▶ [EXTRACT TO READ]
---
Disclaimer: This section was accurate at the time of publication. The process for submitting data to the repositories
is subject to change or updates. Please visit the repository website for updated information or guidance before
submitting data.

NCEI OCADS

Submitting Data

The OCADS data portal provides support and guidance for preparing data for submission. The recommended
approach is to prepare metadata following a template provided (Metadata submission form). This template is an Excel
file with metadata elements (both required and recommended) for the user to provide input specific to the dataset.
---
Answer from the text on submitting data to NCEI OCADS:
1. Where does the disclaimer say to check for updated information before submitting data?
2. What does the OCADS data portal provide?
3. What kind of file is the metadata template?

▶ [INFORMATION PROVIDED]
---
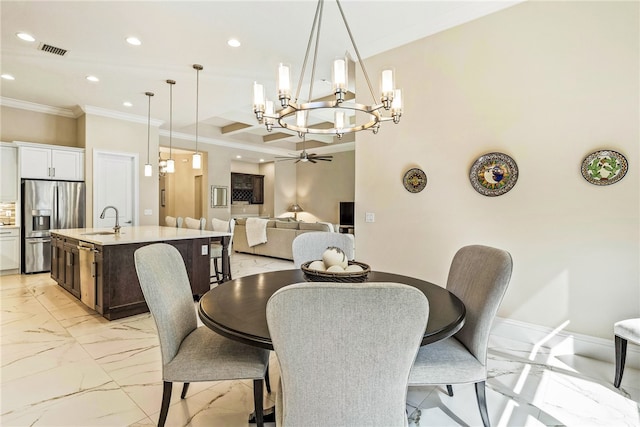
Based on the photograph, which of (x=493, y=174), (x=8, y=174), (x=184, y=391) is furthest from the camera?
(x=8, y=174)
---
▶ [EXERCISE SOLUTION]
1. The repository website.
2. Support and guidance for preparing data for submission.
3. An Excel file.